Crawling password protected websites

Some websites are protected by an authentication scheme which requires a username/password combination to access the site. In order for Funnelback to successfully crawl password protected sites, it must be given a valid user name and password to use.

The authentication schemes that Funnelback currently supports are:

Giving Funnelback a username and password

Funnelback supports multiple HTTP Basic username/password pairs per web data source. If you have a single account to configure you can set the values using parameters in a data source configuration. To allow Funnelback access to the protected website:

For basic HTTP authentication:

  • Set the http_user parameter to a valid HTTP Basic username.

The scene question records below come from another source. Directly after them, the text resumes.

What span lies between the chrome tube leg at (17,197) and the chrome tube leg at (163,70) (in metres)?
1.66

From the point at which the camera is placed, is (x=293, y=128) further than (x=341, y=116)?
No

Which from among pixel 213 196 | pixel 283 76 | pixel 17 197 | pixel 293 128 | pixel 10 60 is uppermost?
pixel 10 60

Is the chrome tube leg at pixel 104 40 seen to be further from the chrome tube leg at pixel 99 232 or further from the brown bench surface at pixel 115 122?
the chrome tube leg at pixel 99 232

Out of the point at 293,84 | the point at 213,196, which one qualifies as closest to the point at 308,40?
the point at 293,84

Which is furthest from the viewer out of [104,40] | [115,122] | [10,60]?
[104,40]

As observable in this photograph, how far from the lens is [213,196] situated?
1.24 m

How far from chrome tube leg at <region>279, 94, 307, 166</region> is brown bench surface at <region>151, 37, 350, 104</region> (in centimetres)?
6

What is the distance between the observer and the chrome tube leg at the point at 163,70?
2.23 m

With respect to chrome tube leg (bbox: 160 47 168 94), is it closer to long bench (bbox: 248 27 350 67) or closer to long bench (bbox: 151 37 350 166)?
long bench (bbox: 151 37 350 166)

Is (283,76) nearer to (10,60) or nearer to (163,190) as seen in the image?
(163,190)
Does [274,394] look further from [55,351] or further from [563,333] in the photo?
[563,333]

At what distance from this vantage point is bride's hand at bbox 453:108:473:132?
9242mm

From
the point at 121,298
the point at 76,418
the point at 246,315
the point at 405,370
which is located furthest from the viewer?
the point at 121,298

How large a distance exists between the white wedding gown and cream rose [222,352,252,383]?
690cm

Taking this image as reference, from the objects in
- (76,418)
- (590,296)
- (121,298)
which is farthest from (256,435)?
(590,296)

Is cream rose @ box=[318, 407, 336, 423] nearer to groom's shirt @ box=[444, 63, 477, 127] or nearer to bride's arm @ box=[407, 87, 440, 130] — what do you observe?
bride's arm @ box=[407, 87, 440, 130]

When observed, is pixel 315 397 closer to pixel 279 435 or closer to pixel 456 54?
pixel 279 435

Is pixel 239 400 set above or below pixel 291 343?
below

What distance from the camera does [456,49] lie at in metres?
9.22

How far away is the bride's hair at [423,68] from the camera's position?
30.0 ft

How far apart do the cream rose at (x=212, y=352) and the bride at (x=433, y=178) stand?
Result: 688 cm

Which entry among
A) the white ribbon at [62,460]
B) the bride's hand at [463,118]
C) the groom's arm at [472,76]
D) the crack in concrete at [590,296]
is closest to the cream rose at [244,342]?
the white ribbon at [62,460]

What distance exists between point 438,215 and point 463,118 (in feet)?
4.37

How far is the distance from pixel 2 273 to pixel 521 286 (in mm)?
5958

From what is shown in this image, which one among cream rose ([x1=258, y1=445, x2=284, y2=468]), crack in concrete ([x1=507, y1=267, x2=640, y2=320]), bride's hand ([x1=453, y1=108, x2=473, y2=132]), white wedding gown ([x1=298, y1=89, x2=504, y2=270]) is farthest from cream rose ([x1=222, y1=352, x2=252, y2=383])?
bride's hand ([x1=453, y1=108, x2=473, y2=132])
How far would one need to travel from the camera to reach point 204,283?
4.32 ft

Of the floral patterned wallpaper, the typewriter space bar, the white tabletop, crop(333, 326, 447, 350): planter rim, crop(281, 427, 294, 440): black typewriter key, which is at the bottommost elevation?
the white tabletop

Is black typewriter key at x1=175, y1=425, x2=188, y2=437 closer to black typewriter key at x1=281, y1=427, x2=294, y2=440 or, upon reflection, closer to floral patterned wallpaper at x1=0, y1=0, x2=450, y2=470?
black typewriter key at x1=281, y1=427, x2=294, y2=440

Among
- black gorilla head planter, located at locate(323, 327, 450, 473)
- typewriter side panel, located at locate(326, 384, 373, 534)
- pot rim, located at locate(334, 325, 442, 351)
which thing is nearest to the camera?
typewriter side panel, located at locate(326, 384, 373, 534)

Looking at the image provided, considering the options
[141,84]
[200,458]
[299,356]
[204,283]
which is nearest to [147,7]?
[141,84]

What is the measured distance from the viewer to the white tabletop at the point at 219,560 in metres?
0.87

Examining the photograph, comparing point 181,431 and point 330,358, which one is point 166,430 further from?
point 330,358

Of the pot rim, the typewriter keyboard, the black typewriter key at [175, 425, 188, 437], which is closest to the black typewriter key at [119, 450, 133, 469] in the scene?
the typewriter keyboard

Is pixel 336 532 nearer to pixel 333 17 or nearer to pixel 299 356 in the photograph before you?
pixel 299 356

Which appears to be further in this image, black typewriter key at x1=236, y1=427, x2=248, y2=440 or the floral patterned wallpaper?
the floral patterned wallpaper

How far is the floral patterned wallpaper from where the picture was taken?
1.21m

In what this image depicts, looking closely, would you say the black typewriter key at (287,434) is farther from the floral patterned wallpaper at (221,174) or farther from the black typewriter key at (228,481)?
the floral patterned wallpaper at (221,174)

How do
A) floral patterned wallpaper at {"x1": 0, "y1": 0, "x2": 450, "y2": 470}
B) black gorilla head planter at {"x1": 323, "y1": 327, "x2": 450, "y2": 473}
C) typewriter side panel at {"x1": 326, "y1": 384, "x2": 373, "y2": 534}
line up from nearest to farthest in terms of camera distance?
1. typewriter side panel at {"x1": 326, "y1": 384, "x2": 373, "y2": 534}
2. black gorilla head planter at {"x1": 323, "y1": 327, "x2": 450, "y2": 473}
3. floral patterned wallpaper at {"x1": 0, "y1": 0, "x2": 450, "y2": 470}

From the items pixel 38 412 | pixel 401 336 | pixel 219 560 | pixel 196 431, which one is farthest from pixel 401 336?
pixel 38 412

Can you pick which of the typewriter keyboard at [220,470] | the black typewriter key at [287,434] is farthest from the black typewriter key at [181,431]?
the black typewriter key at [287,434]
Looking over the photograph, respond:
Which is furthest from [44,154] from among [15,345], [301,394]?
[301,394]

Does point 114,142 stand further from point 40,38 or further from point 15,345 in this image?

  • Set the http_passwd parameter to the HTTP Basic username’s password.

For NTLM/Windows Integrated authentication:

  • Set the crawler.ntlm.domain parameter to a valid NTLM domain.

  • Set the crawler.ntlm.username parameter to a valid username in the NTLM domain.

  • Set the crawler.ntlm.password parameter to the NTLM username’s password.

For FTP sites:

  • Set the ftp_user parameter to a valid FTP username.

  • Set the ftp_passwd parameter to the FTP Basic username’s password.

ftp will need to be added to the crawler.protocols in order to crawl an FTP site.

Specifying multiple HTTP Basic usernames and passwords

If you need to specify multiple HTTP Basic accounts for different web servers you can configure this using site profiles.